Indiferentes aos "equívocos" administrativos do hospital de São Gonçalo, o que essa situação nos faz crer? Como podem os familiares, filhos, netos, genros e noras, não reconhecerem sua própria matriarca? A resposta é tão simples quanto indecorosa. A verdade é que, passada nossa infância, olhamos cada dia menos para nossos velhos. Na mesma proporção em que ganhamos às ruas, o nosso dinheiro e a nossa liberdade, notamos cada vez menos os fios brancos que vão surgindo naqueles que nos conceberam. E pode chegar o dia em que não saberemos mais quem eles são ao certo. Foi o que aconteceu no lastimado caso fluminense.
Mas será esse "esquecimento" um simples reflexo cultural de nossa sociedade? Assim como mantemos nossos idosos em latas de biscoito ou em fotografias antigas, nossas políticas públicas fazem questão de esquece-los. Infelizmente a tradição política brasileira está fundada sob a ótica eleitoral e como a nossa Constituição garante o voto facultativo aos cidadãos com mais de 70 anos, poucos são os governos que destinam alguma atenção que seja à Terceira Idade. Quando acontece, o máximo que vemos é a construção de calçadas para caminhadas ou a contratação de estagiários que irão ministrar pífias aulas com exercícios físicos em algum local de grande movimento e que possa render alguma visibilidade ao ato do governante.

:::::

* _Tarefa a realizar_: Transcreva sem alterações a passagem do trecho sobre os idosos que vai de "Mas será esse" até "ato do governante.". O material a seguir não tem relação com o trecho sobre os idosos.

* _Itens de um conjunto de dados_:

:::::

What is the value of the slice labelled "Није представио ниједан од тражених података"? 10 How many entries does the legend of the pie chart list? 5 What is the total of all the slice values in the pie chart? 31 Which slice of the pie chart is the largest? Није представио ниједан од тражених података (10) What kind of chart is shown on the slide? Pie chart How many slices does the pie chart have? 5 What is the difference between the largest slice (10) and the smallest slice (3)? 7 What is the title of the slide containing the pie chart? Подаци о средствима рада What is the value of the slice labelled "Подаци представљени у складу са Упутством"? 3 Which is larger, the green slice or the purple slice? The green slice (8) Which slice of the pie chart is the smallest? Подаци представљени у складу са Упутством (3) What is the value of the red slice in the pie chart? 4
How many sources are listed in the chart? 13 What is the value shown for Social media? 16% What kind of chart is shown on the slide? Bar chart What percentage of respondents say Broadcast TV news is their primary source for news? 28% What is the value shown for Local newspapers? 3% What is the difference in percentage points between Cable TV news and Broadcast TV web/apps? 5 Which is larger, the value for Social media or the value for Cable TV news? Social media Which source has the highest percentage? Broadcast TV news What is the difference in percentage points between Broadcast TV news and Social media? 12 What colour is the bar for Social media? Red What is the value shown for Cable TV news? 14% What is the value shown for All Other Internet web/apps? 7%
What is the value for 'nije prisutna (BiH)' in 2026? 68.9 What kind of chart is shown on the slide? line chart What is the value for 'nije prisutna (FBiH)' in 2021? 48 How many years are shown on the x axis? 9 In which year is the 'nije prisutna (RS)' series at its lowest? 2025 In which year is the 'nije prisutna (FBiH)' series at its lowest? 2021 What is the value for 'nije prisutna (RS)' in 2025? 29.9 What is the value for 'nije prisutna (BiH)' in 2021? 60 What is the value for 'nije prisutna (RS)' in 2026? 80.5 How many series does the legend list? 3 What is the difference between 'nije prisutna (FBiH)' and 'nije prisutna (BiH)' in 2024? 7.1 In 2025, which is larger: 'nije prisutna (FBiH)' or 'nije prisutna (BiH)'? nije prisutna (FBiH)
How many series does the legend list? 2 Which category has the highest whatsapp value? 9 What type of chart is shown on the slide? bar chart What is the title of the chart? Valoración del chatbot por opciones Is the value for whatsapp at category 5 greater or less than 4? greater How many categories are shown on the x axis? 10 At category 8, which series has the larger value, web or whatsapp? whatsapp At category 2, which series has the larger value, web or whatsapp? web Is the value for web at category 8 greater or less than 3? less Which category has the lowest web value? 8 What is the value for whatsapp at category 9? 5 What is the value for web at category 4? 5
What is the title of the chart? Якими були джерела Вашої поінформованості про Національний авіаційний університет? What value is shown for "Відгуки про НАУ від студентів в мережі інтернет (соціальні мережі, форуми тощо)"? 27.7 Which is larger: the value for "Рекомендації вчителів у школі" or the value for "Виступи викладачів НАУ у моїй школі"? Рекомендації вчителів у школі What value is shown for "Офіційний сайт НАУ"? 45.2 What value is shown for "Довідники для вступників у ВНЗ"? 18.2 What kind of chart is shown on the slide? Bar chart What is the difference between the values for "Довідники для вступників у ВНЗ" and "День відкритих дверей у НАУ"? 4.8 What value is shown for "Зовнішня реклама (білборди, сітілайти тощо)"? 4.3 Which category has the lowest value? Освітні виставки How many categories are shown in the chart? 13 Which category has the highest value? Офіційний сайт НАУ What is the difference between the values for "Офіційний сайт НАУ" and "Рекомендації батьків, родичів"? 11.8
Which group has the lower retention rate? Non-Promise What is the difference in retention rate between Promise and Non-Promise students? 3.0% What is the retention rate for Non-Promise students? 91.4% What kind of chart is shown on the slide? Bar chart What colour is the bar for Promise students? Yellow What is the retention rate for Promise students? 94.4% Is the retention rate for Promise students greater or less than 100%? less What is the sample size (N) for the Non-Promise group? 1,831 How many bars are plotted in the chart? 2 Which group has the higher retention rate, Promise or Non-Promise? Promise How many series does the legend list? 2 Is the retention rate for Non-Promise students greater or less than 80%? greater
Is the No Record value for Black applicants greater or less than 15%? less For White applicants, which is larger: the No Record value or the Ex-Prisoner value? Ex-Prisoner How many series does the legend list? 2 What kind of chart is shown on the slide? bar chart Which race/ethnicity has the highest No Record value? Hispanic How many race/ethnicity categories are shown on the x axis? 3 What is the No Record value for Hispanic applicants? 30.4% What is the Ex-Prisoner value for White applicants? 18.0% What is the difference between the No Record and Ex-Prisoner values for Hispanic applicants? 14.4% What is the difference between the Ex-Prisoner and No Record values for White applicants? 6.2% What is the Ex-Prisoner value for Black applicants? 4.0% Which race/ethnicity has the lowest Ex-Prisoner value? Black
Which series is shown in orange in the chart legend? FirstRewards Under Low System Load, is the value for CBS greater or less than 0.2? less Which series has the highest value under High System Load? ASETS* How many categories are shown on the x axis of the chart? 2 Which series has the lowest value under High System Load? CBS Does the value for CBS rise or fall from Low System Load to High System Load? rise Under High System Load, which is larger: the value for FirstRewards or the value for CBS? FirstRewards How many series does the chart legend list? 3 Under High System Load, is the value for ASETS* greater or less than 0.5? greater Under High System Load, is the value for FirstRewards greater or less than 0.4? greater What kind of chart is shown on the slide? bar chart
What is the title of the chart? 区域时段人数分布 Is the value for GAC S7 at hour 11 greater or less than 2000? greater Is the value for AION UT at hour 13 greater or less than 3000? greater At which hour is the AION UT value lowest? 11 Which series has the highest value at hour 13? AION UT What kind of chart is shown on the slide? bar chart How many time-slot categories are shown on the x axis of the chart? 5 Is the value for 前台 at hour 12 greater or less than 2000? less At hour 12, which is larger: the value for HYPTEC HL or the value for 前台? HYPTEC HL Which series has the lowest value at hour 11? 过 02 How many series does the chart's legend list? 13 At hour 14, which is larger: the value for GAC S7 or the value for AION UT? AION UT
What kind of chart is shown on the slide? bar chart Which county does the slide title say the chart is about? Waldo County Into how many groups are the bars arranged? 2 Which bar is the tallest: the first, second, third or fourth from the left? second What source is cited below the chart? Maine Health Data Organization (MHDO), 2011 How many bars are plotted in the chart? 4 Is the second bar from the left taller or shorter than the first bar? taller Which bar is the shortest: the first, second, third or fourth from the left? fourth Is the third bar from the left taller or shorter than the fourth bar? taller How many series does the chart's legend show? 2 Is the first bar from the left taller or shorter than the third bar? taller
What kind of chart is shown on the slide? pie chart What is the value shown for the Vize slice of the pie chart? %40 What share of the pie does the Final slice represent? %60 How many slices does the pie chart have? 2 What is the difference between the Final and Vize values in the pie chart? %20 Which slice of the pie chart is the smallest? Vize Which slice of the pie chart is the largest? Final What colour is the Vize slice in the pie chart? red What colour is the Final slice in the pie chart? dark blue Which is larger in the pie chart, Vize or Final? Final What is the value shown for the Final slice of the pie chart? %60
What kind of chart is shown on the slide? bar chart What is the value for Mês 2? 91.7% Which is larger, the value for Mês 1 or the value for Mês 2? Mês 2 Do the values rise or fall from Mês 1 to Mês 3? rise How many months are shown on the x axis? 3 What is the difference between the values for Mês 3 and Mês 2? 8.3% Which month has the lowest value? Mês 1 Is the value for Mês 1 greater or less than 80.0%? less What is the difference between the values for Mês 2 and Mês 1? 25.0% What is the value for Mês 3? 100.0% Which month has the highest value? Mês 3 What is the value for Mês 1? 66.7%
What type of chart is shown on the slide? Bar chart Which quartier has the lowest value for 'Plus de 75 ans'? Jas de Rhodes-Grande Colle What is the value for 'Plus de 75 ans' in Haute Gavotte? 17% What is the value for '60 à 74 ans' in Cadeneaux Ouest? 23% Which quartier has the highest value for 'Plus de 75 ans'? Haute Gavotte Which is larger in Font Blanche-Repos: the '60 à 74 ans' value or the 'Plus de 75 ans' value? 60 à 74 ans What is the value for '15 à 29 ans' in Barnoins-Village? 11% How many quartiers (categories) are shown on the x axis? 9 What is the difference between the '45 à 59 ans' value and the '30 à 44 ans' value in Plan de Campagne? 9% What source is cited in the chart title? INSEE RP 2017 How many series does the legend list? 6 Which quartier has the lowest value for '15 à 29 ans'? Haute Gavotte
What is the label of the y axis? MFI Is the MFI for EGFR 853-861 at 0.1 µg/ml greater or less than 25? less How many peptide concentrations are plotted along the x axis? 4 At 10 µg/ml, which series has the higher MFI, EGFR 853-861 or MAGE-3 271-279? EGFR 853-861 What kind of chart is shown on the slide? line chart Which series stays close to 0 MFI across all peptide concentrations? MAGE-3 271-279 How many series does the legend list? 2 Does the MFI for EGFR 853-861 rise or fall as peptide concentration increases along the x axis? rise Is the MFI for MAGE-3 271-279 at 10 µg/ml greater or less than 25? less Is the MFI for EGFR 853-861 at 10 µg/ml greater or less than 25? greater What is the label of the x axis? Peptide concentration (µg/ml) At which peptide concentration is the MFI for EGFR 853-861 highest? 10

:::::

* _Resposta ao exercício_:
Mas será esse "esquecimento" um simples reflexo cultural de nossa sociedade? Assim como mantemos nossos idosos em latas de biscoito ou em fotografias antigas, nossas políticas públicas fazem questão de esquece-los. Infelizmente a tradição política brasileira está fundada sob a ótica eleitoral e como a nossa Constituição garante o voto facultativo aos cidadãos com mais de 70 anos, poucos são os governos que destinam alguma atenção que seja à Terceira Idade. Quando acontece, o máximo que vemos é a construção de calçadas para caminhadas ou a contratação de estagiários que irão ministrar pífias aulas com exercícios físicos em algum local de grande movimento e que possa render alguma visibilidade ao ato do governante.